Maybe a piece of your own and really bring us full circle with this childhood experience of playing in her treasure box and if any of that has come forward for you or followed you now into adulthood.

It has.

Yeah,

Thank you.

I'm actually looking at her jewelry box right now.

It's over in a corner in my studio up on a shelf.

And what's neat is that I will,

Whenever I get a nudge,

I don't know,

A few times a year,

But I'll just go back to it and see what's in there.

And something new always stands out.

So even as I'm talking to you,

I'm literally wearing her silver hoop earrings,

Which is just so cool.

Like how timeless they are that,

You know,

35 years later and here I am wearing them.

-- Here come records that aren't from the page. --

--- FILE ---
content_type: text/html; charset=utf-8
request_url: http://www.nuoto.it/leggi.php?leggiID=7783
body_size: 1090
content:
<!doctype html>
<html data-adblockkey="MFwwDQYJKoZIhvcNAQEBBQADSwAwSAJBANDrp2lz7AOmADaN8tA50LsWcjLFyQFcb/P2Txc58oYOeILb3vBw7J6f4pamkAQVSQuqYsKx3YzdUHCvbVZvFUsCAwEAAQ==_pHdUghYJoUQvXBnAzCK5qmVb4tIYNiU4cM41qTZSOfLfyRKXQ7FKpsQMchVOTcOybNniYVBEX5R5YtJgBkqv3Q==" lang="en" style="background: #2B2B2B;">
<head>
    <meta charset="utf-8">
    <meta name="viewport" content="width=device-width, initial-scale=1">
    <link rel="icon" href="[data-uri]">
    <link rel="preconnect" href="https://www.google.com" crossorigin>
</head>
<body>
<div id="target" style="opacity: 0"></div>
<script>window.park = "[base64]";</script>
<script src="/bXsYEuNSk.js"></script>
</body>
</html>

But what was really neat is that for my something old when I got married,

The theme throughout the wedding was dragonflies,

But obviously I wanted to wear a piece of her jewelry.

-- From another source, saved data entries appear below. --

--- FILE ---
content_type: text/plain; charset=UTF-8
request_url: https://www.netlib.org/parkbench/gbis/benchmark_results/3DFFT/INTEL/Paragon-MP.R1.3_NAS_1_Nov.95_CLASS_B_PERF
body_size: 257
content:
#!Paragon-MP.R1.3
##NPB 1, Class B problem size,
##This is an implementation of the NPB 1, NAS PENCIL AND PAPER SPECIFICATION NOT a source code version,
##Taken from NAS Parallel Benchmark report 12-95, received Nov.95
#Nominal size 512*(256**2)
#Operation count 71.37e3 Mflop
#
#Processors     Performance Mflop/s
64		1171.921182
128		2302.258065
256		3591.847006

And so there was actually a tiny,

Tiny ring of her initials that was all tarnished and pretty beat up that I don't ever remember seeing before that.

And I decided that I wanted to wear it on my pinky and my husband's mom,

She actually,

My mother-in-law,

She took it and cleaned.

This was before I was actually doing jewelry before I opened my shop and really gotten back into it and whatnot.

So anyway,

She took it and refinished it for me and then gave it back to me on the morning of the wedding.

And so that was really an incredible way to be able to just have her as part of that day with us.

Yeah.

That's really beautiful.

That's beautiful.

I remember one of the first things I did after my mom died was get some of her jewelry reset.

And what's interesting is that set of jewelry was from her best friend who had died.

And I was,

I remember being alive when my mom was grieving this friend.

And so in her best friend's death,

She got her ring and a necklace that I think they bought together,

Like on a cruise or something like that.

They'd done a cute best friend cruise.

And so when my mom died,

She was like the jewelry I got from my friend is going to Shelby.

And I also,

I got it reset in silver because I don't wear a lot of gold,

But I got it reset in silver and I was able to wear it the day of my graduation in it.

So it seems like these milestones are saturated with like,

If I wear you,

Maybe you're here a little bit.

It's a little wishful thinking when it happens,

But I'm like,

If I wear you,

Maybe you're here.

You're here.

Yeah.

And to touch them,

Right?

Like rub on them and have that tactical sort of tangible,

I can't hug you,

But here you are as much as I can bring you forward into this moment.

You know?

Yeah.

Yeah.

That's so special.

I'm so glad that you have those pieces.

Yeah.

And I'm so glad that you have yours as well because yeah,

Wedding days,

Graduation days,

Having children,

You know,

Getting promotions,

Major moves.

It's like these,

If they can't be there,

We're going to go for the next best thing.